La Guerra era el estado natural del hombre en sus comienzos. A través de la violencia se dirimían los más diversos intereses en disputa. La Política era la Guerra más allá de los asuntos propios de un Gobierno dado. La Diplomacia apareció como consecuencia de los altos costes bélicos. La experiencia guerrera implicaba la destrucción irremediable, y en la mayoría de los casos, irreparable, sobre bienes materiales y personas, de manera especial, civiles y gente inocente. Los embajadores tenían como misión la de entrelazar alianzas todopoderosas y neutralizar a los potenciales adversarios sin necesidad de recurrir a la fuerza de los hechos. Aunque esto último representaba algo ineludible.
Antiguos tratadistas como Sun-Zi de la milenaria China explicaban el ardor guerrero a través de máximas y consejos: “El jefe que conoce al enemigo y se conoce así mismo no correrá el menor riesgo, aunque libre cien batallas”. O éste otro un tanto ceremonioso: “La victoria siempre se puede predecir, pero nunca se puede garantizar”.
En la era de los héroes la mitología exacerbó los enfrentamientos. Los Dioses tomaban partido y condenaban a los hombres a vivir de las proezas. El destino terminaba siendo una fatalidad en la mayoría de los casos. La “grandeza” se disipaba bajo el más completo absurdo. La hechicera Medea, protectora del príncipe Jasón y sus argonautas en la aventura por conseguir el “Vellocino de Oro”, tuvo plena conciencia de la inutilidad de una violencia que conduce inexorablemente a la destrucción y la muerte. Estas fueron sus palabras de acuerdo a Nathaniel Hawthorne luego de una refriega entre guerreros indomables:
“-¡Victoria! ¡Victoria! –antes de caer él también, y quedar tendido en silencio entre sus hermanos muertos.

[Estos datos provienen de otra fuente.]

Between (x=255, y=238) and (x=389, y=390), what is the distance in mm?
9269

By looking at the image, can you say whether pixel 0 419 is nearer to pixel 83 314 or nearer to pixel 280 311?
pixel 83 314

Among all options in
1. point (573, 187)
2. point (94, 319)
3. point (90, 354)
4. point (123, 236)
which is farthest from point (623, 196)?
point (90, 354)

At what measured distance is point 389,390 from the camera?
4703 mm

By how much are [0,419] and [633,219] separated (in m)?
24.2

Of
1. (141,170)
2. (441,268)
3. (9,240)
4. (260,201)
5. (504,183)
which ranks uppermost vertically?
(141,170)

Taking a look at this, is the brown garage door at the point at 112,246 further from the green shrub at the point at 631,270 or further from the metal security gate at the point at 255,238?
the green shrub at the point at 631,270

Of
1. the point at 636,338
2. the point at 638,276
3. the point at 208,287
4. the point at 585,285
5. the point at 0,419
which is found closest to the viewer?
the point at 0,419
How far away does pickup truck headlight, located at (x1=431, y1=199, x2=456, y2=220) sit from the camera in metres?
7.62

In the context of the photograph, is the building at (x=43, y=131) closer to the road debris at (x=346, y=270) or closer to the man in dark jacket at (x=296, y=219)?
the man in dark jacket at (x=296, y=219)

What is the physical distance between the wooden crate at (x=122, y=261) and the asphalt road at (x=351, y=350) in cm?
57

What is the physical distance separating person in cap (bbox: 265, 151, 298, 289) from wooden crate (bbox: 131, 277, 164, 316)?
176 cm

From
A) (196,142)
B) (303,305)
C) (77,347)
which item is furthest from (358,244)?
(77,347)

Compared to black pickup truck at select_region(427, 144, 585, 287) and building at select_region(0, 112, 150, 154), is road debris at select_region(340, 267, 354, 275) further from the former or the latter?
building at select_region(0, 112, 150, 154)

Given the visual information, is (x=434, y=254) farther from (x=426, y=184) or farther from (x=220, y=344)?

¡Y así terminó ese ejército que había brotado de los dientes de dragón! ¡Aquel combate afiebrado y feroz fue el único goce que probaron, en esta hermosa tierra!
-¡Y así yacen ahora en su lecho de gloria! –dijo la princesa Medea, dirigiéndole a Jasón una sonrisa socarrona-. ¡El mundo siempre tendrá muchos tontos iguales a estos, que luchan y mueren sin saber porqué, y creen que la Posteridad se tomará el trabajo de colocar coronas de laurel sobre sus cascos oxidados y abollados!”
Las coronas, desfiles y arcos triunfales se siguen fomentando como rituales patrióticos y nacionalistas para justificar ideológicamente los homicidios en masa que representan las guerras. No hay duda que el patriotismo, como bien lo expresó Medea, mucho antes que el Dr. Samuel Johnson, sigue siendo el refugio de los tontos y canallas.